Copy exactly the run of lines that begins at the line with "Which is higher" and ends at the final line of the entries.

#### INFORMATION SHOWN ####

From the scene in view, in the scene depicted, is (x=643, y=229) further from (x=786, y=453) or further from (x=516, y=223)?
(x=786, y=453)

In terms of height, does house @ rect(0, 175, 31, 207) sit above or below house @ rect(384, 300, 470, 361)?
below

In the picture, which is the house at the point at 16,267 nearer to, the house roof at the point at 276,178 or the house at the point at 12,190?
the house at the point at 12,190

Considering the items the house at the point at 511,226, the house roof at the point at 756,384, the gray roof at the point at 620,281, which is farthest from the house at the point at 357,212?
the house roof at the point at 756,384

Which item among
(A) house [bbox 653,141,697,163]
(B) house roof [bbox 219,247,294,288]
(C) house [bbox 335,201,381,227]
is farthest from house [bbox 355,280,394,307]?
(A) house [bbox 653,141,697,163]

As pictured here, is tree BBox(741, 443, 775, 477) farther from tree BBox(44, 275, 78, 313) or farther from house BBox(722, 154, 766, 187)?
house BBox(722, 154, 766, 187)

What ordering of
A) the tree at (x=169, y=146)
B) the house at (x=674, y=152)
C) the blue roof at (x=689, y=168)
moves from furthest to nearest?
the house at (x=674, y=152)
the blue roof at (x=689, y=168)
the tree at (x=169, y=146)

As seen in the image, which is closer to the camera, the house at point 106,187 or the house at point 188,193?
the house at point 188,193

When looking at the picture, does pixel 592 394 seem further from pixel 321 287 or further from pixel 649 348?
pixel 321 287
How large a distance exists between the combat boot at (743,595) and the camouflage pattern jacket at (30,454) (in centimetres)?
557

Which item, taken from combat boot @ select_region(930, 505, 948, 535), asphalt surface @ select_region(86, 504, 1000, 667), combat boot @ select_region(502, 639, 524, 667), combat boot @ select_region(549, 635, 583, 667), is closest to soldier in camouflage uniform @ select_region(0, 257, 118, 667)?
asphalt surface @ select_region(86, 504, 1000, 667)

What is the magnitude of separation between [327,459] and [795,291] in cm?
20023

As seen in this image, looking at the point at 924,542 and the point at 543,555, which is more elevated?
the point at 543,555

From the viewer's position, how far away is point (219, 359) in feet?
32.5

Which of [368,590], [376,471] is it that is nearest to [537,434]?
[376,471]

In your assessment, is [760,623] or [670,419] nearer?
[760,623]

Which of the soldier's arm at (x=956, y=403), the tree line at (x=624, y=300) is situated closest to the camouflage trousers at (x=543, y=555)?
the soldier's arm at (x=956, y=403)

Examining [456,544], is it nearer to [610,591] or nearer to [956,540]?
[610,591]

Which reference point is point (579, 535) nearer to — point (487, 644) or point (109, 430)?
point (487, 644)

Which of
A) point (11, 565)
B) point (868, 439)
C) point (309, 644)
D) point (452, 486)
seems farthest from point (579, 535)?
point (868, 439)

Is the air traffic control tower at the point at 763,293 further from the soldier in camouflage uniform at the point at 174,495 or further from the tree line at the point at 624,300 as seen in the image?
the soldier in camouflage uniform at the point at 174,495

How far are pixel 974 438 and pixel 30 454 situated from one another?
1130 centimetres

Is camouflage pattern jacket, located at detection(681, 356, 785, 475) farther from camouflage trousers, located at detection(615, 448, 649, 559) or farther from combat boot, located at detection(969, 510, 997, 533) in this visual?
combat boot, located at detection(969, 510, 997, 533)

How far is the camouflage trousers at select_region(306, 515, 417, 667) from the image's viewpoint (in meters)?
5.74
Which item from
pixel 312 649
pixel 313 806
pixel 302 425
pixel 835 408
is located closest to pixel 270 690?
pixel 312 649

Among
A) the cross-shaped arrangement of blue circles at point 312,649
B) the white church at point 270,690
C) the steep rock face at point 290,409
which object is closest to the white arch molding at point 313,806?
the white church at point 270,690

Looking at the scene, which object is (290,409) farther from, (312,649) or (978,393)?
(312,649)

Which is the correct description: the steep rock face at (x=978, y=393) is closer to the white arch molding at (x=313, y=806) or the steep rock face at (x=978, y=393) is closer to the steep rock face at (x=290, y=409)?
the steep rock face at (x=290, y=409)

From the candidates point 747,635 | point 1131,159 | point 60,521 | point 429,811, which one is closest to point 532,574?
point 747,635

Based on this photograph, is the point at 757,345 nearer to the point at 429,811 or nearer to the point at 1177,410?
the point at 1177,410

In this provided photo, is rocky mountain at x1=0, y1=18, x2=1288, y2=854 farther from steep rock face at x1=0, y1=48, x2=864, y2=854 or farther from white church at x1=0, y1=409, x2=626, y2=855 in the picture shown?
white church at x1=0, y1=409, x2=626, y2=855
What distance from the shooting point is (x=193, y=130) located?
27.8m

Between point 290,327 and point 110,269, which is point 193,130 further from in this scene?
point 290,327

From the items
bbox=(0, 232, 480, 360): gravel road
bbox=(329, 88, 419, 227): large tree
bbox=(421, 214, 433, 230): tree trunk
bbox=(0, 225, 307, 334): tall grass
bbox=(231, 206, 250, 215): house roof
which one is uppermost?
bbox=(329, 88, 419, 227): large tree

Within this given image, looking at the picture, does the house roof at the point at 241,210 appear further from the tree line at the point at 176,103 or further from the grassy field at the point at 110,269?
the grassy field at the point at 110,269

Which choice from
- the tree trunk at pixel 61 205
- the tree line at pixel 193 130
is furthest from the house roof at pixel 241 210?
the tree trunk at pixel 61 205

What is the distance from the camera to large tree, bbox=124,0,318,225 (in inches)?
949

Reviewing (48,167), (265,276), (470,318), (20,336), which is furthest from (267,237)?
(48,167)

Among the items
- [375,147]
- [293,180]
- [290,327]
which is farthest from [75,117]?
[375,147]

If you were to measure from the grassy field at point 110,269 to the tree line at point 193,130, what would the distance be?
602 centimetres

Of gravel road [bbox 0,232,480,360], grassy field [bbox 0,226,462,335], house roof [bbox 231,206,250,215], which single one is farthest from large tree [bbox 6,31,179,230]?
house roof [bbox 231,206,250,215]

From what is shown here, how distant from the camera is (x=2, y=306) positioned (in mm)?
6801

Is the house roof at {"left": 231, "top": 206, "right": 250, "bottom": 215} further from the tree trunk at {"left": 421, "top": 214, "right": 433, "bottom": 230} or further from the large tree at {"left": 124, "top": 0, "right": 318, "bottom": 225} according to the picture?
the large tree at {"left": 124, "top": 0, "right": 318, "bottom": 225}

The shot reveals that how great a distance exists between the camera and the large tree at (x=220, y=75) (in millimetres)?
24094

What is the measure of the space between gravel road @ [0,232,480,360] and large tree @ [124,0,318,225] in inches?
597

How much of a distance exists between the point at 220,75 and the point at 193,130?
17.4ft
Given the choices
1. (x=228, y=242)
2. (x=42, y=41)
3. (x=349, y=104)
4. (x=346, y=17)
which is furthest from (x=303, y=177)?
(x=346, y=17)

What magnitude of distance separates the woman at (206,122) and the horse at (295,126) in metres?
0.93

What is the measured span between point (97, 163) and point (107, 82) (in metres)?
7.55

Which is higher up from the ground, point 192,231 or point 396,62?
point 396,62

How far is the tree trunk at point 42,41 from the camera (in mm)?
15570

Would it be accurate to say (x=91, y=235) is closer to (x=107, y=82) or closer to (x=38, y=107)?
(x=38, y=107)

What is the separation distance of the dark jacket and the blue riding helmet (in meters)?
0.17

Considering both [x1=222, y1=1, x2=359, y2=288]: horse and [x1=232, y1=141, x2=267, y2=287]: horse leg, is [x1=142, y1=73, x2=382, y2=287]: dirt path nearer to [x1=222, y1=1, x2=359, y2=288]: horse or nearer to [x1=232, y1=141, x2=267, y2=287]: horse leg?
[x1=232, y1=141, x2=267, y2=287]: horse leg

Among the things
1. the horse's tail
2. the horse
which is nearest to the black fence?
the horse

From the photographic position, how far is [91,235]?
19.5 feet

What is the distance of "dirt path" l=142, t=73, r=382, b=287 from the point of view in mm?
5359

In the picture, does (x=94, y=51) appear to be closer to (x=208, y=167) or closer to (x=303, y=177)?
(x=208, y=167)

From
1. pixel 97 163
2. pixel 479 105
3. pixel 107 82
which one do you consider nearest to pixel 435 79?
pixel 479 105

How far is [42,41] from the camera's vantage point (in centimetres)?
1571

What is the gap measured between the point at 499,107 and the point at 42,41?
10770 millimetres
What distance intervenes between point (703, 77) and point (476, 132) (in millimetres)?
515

####

◆ EXERCISE ANSWER:
Which is higher up from the ground, point 192,231 or point 396,62?
point 396,62

How far is the tree trunk at point 42,41 from the camera (in mm)?
15570

Would it be accurate to say (x=91, y=235) is closer to (x=107, y=82) or closer to (x=38, y=107)?
(x=38, y=107)

What is the separation distance of the dark jacket and the blue riding helmet (in meters)?
0.17

Considering both [x1=222, y1=1, x2=359, y2=288]: horse and [x1=232, y1=141, x2=267, y2=287]: horse leg, is [x1=142, y1=73, x2=382, y2=287]: dirt path nearer to [x1=222, y1=1, x2=359, y2=288]: horse or nearer to [x1=232, y1=141, x2=267, y2=287]: horse leg?
[x1=232, y1=141, x2=267, y2=287]: horse leg

Among the things
1. the horse's tail
2. the horse
which is nearest to the black fence?
the horse

From the photographic position, how far is [91,235]?
19.5 feet

What is the distance of "dirt path" l=142, t=73, r=382, b=287 from the point of view in mm?
5359

In the picture, does (x=94, y=51) appear to be closer to (x=208, y=167) or closer to (x=303, y=177)?
(x=208, y=167)

From
1. pixel 97 163
2. pixel 479 105
3. pixel 107 82
which one do you consider nearest to pixel 435 79?
pixel 479 105

How far is [42,41] from the camera's vantage point (in centimetres)?
1571

What is the gap measured between the point at 499,107 and the point at 42,41?
10770 millimetres
What distance intervenes between point (703, 77) and point (476, 132) (in millimetres)?
515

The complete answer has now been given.